A number of studies have found that statin users seem to have lower odds of developing or dying from pneumonia. But no one knows if the cholesterol drugs themselves should get the credit.
For the new analysis, researchers pulled together 13 past studies on the question.
When they combined all the results, they found that overall, statin users were one-third less likely than non-users to die of pneumonia.
But the connection got progressively weaker as other factors - like pneumonia severity and vaccinations - were taken into account.
"This shows us that there seems to be some effect at the 10,000-foot level, but when you get down on the ground and look deeper, you see a weakening in the supposed benefit," said lead researcher Dr. Vineet Chopra, of the University of Michigan Health System in Ann Arbor.
The findings, reported in the American Journal of Medicine, highlight the limits of "observational" studies.
All but one of the studies Chopra's team found were observational - meaning the researchers compared statin users with non-users, using sources like medical records.
Those studies can't prove cause-and-effect because people on statins may simply be healthier than non-users or have better access to preventive healthcare, like vaccinations.
"We're trying to understand whether this is a property of statins, or something about statin users," Chopra said in an interview.
For now, he said, "don't stop your statin if you're on one. But don't expect it to protect you from pneumonia."
WORTH ANOTHER STUDY?
There is cause for further study, though, according to Chopra. "The only way to move forward is to do a randomized controlled clinical trial," he said.
That would mean randomly assigning patients hospitalized for pneumonia to either receive a statin or have standard treatment only.
Only one of the studies in this analysis was a clinical trial: It involved 67 pneumonia patients who had developed sepsis, a life-threatening condition that usually results from an overwhelming immune response to an infection.

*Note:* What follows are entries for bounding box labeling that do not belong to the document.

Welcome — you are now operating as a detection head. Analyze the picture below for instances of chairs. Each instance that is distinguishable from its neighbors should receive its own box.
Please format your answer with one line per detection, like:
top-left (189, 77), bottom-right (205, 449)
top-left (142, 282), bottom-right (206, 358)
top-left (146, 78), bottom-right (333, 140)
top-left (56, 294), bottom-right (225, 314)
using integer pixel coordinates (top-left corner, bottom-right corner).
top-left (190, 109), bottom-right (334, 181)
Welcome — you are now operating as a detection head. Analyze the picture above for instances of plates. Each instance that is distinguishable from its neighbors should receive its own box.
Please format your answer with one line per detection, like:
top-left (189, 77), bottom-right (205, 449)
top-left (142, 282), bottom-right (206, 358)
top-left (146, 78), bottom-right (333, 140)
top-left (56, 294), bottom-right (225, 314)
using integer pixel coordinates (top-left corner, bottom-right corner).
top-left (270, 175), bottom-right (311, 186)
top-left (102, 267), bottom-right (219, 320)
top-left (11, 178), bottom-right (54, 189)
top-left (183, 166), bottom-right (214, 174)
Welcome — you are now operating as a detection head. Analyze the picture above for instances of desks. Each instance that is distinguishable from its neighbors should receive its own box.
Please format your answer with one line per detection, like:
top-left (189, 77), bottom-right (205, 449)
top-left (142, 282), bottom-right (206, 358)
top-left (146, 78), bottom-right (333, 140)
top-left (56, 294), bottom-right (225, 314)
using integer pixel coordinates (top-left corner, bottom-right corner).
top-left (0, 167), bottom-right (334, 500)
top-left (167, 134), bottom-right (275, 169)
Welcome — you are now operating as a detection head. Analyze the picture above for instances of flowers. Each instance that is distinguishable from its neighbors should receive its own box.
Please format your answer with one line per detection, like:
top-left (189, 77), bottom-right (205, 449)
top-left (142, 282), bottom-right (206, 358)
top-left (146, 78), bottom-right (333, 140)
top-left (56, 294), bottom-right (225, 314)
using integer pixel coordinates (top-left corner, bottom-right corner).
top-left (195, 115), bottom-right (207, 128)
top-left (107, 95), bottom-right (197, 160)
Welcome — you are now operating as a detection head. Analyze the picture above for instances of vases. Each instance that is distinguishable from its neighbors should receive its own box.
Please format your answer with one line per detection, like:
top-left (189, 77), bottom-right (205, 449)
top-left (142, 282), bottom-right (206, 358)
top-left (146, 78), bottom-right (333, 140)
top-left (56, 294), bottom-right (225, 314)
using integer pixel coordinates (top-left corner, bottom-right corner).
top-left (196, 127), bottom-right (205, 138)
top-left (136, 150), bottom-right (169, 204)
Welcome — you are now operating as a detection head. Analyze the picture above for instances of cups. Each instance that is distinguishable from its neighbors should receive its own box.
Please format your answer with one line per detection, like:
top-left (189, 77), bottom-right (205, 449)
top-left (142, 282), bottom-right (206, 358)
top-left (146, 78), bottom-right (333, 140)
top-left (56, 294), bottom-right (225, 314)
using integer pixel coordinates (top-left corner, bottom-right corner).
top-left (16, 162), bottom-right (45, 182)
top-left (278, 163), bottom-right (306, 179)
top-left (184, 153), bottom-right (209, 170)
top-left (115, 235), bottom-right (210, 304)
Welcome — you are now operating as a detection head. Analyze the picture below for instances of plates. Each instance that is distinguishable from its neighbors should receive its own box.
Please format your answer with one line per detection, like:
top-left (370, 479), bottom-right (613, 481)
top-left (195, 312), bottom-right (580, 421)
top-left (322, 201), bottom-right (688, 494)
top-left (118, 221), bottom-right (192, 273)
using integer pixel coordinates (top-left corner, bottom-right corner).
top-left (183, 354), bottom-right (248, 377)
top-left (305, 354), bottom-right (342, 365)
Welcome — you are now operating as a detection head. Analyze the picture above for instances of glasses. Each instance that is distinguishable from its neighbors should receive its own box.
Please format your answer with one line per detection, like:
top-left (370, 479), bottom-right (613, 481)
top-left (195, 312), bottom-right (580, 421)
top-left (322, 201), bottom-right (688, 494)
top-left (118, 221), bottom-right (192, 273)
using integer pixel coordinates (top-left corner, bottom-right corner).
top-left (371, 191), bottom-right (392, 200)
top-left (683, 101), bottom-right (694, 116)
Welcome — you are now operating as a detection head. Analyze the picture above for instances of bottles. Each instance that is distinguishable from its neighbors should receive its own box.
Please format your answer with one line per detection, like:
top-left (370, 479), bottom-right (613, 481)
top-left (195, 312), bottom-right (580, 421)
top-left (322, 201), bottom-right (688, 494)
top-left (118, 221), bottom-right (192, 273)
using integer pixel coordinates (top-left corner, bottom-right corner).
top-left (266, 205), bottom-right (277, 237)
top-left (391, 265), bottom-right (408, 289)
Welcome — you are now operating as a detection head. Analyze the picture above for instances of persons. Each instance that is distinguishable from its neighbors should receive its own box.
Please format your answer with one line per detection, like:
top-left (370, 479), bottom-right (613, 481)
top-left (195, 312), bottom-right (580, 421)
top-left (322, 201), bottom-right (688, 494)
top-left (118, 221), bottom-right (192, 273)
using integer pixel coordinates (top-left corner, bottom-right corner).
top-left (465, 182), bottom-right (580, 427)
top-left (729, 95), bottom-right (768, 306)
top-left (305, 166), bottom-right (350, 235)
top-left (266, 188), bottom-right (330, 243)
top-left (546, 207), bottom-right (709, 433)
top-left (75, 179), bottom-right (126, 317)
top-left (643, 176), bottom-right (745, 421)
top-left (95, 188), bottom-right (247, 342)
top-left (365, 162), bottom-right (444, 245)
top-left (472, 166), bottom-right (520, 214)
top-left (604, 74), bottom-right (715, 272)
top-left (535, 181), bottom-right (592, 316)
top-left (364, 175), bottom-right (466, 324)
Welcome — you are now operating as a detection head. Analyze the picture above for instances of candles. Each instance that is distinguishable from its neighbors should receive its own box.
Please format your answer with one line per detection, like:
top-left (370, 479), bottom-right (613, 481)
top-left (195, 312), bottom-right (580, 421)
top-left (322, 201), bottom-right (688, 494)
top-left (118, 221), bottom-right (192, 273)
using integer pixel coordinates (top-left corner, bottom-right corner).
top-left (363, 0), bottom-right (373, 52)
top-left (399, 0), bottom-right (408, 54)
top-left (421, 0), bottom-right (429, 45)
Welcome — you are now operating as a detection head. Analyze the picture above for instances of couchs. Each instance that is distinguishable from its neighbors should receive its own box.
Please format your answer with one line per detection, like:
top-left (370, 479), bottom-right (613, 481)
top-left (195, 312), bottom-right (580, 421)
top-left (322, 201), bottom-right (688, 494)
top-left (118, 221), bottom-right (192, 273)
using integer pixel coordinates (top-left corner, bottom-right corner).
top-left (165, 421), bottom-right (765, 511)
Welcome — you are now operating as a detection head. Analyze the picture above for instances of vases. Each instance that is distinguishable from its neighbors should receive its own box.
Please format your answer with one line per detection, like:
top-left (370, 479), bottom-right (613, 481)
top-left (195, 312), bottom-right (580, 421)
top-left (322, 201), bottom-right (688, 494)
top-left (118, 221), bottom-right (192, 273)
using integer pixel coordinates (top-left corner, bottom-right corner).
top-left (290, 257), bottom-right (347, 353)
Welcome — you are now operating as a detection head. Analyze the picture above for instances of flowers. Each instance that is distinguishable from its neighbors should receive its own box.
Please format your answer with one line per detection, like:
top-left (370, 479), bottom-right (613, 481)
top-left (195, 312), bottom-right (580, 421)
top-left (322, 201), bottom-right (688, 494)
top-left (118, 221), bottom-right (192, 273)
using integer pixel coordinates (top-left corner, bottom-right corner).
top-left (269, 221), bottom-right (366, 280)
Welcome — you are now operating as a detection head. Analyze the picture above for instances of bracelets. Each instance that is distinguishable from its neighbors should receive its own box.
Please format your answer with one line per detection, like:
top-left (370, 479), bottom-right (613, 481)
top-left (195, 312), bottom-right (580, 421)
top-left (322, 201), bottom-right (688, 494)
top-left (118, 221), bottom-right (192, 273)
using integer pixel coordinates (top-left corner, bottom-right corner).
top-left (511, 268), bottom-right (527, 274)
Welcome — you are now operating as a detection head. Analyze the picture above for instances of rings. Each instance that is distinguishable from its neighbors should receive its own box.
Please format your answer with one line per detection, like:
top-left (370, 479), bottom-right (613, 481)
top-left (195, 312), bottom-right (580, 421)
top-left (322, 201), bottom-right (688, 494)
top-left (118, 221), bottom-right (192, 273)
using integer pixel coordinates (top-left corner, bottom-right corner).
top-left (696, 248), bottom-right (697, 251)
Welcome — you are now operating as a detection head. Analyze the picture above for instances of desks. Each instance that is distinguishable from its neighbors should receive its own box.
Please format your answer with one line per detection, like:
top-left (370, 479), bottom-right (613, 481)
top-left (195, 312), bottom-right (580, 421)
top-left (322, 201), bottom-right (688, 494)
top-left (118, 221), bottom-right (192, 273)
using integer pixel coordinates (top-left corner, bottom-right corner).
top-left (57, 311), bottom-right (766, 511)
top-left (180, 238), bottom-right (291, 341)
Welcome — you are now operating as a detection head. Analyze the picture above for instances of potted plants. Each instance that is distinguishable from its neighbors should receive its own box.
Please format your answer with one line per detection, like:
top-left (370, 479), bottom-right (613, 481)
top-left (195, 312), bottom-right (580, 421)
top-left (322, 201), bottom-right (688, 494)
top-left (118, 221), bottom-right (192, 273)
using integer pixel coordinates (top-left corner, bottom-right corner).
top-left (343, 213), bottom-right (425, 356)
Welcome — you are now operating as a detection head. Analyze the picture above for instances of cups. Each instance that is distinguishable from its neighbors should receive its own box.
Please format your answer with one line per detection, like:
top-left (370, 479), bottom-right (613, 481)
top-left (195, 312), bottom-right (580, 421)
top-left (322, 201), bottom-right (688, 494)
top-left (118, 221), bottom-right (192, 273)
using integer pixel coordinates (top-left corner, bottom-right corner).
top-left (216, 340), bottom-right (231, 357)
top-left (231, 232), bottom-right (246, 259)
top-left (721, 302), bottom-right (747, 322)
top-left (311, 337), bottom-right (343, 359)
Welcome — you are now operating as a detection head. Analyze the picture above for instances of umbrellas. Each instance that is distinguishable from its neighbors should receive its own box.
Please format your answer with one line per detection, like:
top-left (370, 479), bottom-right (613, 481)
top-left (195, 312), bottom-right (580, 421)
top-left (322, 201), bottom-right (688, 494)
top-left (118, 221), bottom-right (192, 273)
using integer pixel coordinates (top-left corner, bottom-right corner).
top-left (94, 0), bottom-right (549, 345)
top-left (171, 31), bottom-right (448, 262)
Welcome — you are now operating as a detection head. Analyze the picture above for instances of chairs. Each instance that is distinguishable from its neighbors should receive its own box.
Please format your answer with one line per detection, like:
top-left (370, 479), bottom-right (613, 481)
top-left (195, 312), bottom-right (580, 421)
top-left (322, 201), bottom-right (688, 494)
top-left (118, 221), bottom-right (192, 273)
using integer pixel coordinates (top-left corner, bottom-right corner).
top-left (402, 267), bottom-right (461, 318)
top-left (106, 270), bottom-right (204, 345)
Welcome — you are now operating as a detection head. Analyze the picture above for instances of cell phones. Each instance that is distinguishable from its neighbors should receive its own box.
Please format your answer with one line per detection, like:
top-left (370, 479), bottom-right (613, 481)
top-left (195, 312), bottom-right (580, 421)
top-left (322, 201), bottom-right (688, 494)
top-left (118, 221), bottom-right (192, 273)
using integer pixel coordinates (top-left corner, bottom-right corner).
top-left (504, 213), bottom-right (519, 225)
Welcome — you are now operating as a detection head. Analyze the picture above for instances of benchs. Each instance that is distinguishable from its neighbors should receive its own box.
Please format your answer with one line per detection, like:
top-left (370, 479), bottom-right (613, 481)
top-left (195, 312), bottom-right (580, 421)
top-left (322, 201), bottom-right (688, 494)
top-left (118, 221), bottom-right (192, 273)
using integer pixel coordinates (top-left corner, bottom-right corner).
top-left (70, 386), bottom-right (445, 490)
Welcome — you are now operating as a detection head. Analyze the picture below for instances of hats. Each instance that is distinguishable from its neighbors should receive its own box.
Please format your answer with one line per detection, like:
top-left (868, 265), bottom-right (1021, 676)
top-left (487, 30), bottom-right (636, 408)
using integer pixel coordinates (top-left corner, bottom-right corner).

Statin treatment did nothing to improve their survival odds.
As for the dozen other studies, there was a lower risk of pneumonia death when all of the results were combined.
But when Chopra's team took a closer look, the potential benefit faded. In studies that accounted for pneumonia severity, for example, there was no significant difference in statin users' and non-users' risk of dying.
The same was true in studies that used "propensity scores" - which tried to estimate people's likelihood of receiving a statin based on their personal health.
A study released earlier this year found that people on statins did have a slightly lower risk of developing pneumonia. And those findings came from a clinical trial -- though the trial was not set up to specifically study the effects of statins on pneumonia risk.
But it's still not clear whether statins, themselves, have any effect on pneumonia risk, or the odds of dying from the disease.
And why would they? No one is sure.
Pneumonia is an inflammation of the lungs that usually arises after a bacterial infection or a viral infection, like the flu. Statins have mild effects on inflammation, immune system activity and cell death, and researchers have speculated that those effects could lessen the blow of pneumonia.
There is a need for new pneumonia treatments, according to Chopra.
In the U.S., the lung disease sends more than 1 million people to the hospital and kills nearly 51,000 each year - with the elderly and people with chronic health conditions, like heart or lung disease, at greatest risk.
And worldwide, pneumonia is the number-one killer of children younger than 5, according to the World Health Organization.
Chopra said he thinks it would be worthwhile to do a clinical trial testing statins as a pneumonia treatment. Even if there is just a small reduction in death risk, he said, that could save a lot of lives on the global scale.